Start QUOTED PASSAGE

# Encrypting an entire partition

## dragonuv

Hi,

I have read a manual that talks about creating a file within a partition and then the user encrypts it and then mounts it everytime he wants to use it.

This time I have an entire partition I want to encrypt, and have decided to do it with LUKS.

My question is are those methods different? do I need to create a file which covers the entire partition and then should I encrypt it and mount it?

Are there any good manuals that talk about it? I'd be grateful if someone could help  :Smile: 

Thanks!

----------

## avx

FullDiskEncryption (or partitions) for that matter, are a little different.

Basically, you create a partition-layout first, i.e. with fdisk (lvm is of course possible), then you encrypt the/a partition, i.e. encrypt /dev/sda2, then you open the encrypted partition, which is then transparently handled by the kernel as (for example) /dev/mapper/sda2. Finally, you create a filesystem on /dev/mapper/sda2 (ie. ext3), mount this and install/work with it as usual.

End QUOTED PASSAGE
Start ENTRIES

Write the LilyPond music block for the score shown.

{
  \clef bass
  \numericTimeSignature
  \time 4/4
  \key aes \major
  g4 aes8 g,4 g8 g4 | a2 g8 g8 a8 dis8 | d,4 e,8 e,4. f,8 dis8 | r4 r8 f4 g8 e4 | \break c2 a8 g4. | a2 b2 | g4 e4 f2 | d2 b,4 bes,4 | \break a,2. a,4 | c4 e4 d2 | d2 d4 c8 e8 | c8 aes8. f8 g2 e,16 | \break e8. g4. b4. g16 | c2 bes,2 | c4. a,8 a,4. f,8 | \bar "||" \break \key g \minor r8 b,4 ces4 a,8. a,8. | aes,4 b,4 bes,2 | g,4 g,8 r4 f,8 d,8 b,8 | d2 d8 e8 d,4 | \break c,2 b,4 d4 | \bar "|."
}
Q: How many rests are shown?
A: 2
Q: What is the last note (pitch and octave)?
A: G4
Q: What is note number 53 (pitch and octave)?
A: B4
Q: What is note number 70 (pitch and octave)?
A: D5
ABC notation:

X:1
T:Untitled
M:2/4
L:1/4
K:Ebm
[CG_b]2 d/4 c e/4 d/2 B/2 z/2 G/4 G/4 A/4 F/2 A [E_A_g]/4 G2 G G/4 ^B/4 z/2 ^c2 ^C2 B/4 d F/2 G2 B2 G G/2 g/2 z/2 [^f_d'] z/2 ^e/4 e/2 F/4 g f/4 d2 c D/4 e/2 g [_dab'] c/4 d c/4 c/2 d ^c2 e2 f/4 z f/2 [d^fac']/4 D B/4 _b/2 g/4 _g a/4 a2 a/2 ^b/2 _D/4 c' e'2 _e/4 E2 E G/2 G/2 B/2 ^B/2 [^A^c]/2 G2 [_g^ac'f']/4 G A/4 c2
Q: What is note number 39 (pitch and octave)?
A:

End ENTRIES

--- TO DO ---
(1) From the partition encryption thread, pull out the part that opens with the words containing "My question is" and closes with "it as usual.".
(2) List, in order, the steps avx gives in the partition encryption thread for setting up an encrypted partition.
(3) Please carry on the partition encryption thread from the point where it ends.
These lines were taken from a separate source.

--- ANSWERS TO EACH TASK ---
(1)
My question is are those methods different? do I need to create a file which covers the entire partition and then should I encrypt it and mount it?

Are there any good manuals that talk about it? I'd be grateful if someone could help  :Smile: 

Thanks!

----------

## avx

FullDiskEncryption (or partitions) for that matter, are a little different.

Basically, you create a partition-layout first, i.e. with fdisk (lvm is of course possible), then you encrypt the/a partition, i.e. encrypt /dev/sda2, then you open the encrypted partition, which is then transparently handled by the kernel as (for example) /dev/mapper/sda2. Finally, you create a filesystem on /dev/mapper/sda2 (ie. ext3), mount this and install/work with it as usual.

(2)
1. Create a partition layout, for example with fdisk (lvm is also possible).
2. Encrypt the partition, for example /dev/sda2.
3. Open the encrypted partition, which the kernel then handles transparently as, for example, /dev/mapper/sda2.
4. Create a filesystem on /dev/mapper/sda2, for example ext3.
5. Mount it and install or work with it as usual.

(3)
How you do it exactly depends heavily on what you want to protect and against what. A quite lenghty but good guide can be found here: http://en.gentoo-wiki.com/wiki/DM-Crypt_with_LUKS

If you have further question, please be as specific as possible, we don't want do risk your data, don't we  :Wink: 

----------

## dragonuv

thanks for your reply  :Smile: 

in the guide there is a tip that says  *Quote:*   

> Note: Tip! Using the AES_x86_64 "AMD64 users only":
> 
> as of kernel-2.6.9 the 64bit version of the AES cipher that can be used in replacement of the 32bit AES cipher that's used by default. you must load this module before running the cryptsetup command or else the 32bit AES will be use instead. type "modprobe aes_x86_64" and continue with creation of mappings.
> 
> 

 

So how do I disable the " -*- AES cipher algorithms" in my kernel and use the x86_64 version instead?

My AES cipher algorithms (x86_64) is also built into the kernel

----------

## avx

If I'm not mistaken, if both options are available, the kernel decides, ie if the kernel sees your system supported, it'll use the x64 version.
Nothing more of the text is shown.